::: Source excerpt

Thanks to the deafening buzz around data science and AI, enterprise leaders no longer doubt the transformative potential of this powerful duo. Yet, a striking statistic reveals a bigger leadership challenge: More than 57% of companies struggle to build a data-driven culture, according to Wavestone research. This indicates that in many cases, leaders believe in the power of data and are investing in AI, but their organizations still aren’t getting the real benefits.
Indeed, for many leaders, the challenge is not buying advanced analytics tools or building accurate technical solutions. The real hurdle is subtle yet much more important: fostering an environment within an organization where individuals instinctively turn to data anytime they must make a decision. This is the real meaning of being data driven or creating a data culture.
Building a Data-Driven Culture: Questions to Ask
Why is building a data-driven culture incredibly hard? Because it calls for a behavioral change across the organization. This work is neither easy nor quick. To better appreciate the scope of this challenge, let’s do a brief thought exercise. Take a moment to reflect on these questions:
How involved are your leaders in championing and directly following through on data-driven initiatives?

::::::

## Task description
Reproduce the passage on data-driven culture word for word, starting at "Indeed, for many" and ending at "on data-driven initiatives?". Rely only on the passage about data-driven culture.

::: Data records

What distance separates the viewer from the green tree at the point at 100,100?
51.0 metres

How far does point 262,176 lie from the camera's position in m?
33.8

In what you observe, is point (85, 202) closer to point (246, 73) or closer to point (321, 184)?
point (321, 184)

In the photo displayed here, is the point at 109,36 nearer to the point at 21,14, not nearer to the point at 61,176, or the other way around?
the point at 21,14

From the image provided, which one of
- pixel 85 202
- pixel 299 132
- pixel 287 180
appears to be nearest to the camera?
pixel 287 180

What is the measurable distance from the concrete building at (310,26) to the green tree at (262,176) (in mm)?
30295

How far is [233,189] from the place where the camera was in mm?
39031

::::::

## Exercise response
Indeed, for many leaders, the challenge is not buying advanced analytics tools or building accurate technical solutions. The real hurdle is subtle yet much more important: fostering an environment within an organization where individuals instinctively turn to data anytime they must make a decision. This is the real meaning of being data driven or creating a data culture.
Building a Data-Driven Culture: Questions to Ask
Why is building a data-driven culture incredibly hard? Because it calls for a behavioral change across the organization. This work is neither easy nor quick. To better appreciate the scope of this challenge, let’s do a brief thought exercise. Take a moment to reflect on these questions:
How involved are your leaders in championing and directly following through on data-driven initiatives?